Sometimes the best experiences happen by pure accident. That’s exactly how one of my favorite travel memories started out.
It was the second day of a four-day desert trek with Authentic Morocco tours. Authentic Morocco Tours creates custom desert treks depending on what interests you and your group size. We loved our specialize tour and decided to cut out some of the stops along the way to the desert in order to have as much time as possible in the dunes.
We had really exhausted ourselves with trying to do so much in such a little amount of time and each of us were really looking forward to sleeping in our Berber tent in the middle of the Sahara.
But that night wasn’t going to be about sleep.
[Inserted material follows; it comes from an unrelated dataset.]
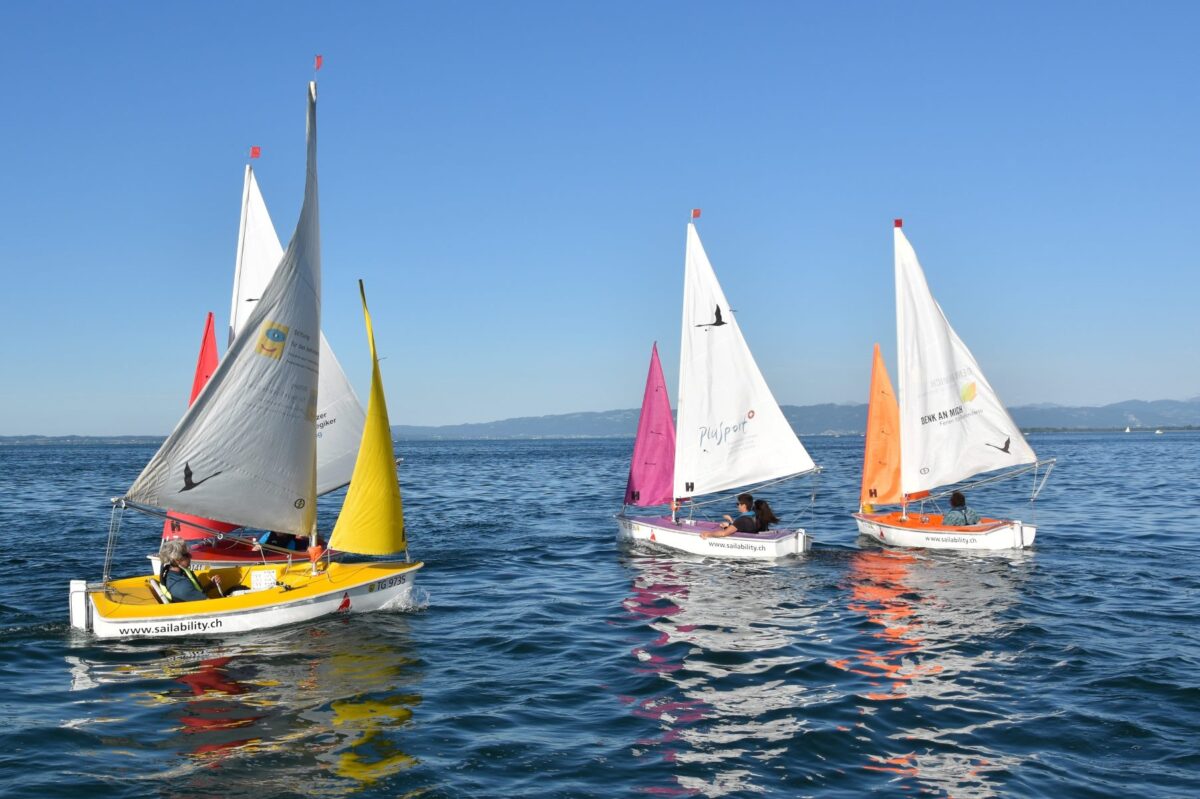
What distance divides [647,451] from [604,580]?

Right when we were getting comfoy in the Berber tent, a nearby group of about twenty or so loud Argentine students on a weekend getaway started a drum circle and chorus line. Our isolated and quiet deep desert trek in Morocco’s Sahara desert wasn’t really as quiet as I envisioned. I think it was around the time they started singing American Pop music (Katy Perry’s ‘I kissed a girl’) at the top of their lungs, that my group gave up trying to sleep and we all emerged, grumbling, out of our tents.
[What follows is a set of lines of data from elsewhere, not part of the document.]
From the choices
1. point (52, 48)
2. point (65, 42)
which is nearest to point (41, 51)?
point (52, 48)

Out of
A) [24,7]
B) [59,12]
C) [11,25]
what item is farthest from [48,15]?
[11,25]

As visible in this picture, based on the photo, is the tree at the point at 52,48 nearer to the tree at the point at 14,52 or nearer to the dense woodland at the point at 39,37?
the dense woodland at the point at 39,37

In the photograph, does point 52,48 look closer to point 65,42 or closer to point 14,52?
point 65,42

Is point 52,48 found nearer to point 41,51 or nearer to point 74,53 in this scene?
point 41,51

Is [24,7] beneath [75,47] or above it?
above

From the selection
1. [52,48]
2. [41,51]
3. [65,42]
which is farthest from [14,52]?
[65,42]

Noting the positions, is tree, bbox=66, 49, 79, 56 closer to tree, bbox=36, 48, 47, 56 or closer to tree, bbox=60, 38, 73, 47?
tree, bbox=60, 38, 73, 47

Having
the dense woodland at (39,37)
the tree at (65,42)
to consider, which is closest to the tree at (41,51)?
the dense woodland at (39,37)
We couldn’t sleep- there was just no way to drown out the noise that the other campsite was making.
Exhausted, we sat down outside the tents and starting talking about the most random things, casually starring into the dark black sky. Our eyes easily adjusted to the sky and quickly we could make out the Milky Way that was dancing across the sky. The stars seemed brighter than in America, or at least that’s what we told ourselves as we started pointing out constellations.
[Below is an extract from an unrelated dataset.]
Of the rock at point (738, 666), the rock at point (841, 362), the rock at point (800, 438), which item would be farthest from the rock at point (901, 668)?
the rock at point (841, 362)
The Big Dipper is actually quite big and the free show we were getting in the African desert was better than any movie I’d ever seen in Hollywood.
Our conversation had shifted from life events to now only about the sky- yelling out each and every time we saw a shooting star. Imagine four adults, all spread out on the hand woven rugs in the center of the camp site, screaming with delight to be the first person to call out the next shooting star. There wasn’t a meteor shower that night and I’m pretty sure we didn’t see any cosmic fireballs or super novas. We just witnessed normal stars on a normal night in the Sahara desert, only for us, for the four of us who had never been there before, this was magical and the most special night of our entire Morocco trip.
We weren’t tired anymore; in fact we stayed up for hours watching the sky. I lost count of the shooting stars that we saw light up the sky above us. We also started finding it really funny all the songs that the other group knew by heart (you know, now electricity in the desert, so they were playing all the songs on drums and just freestyle singing). Listening to all these American songs really made me feel how connected our whole world is, even if at that moment we were across the Atlantic from the US.
Maybe we would have slept a few more hours if the noise hadn’t kept us up that night. But, I’m so happy I lost some ZZZ’s in order to experience that night with my friends.
This experience is why people travel. And this experience is one of many reasons for booking a trip to Morocco.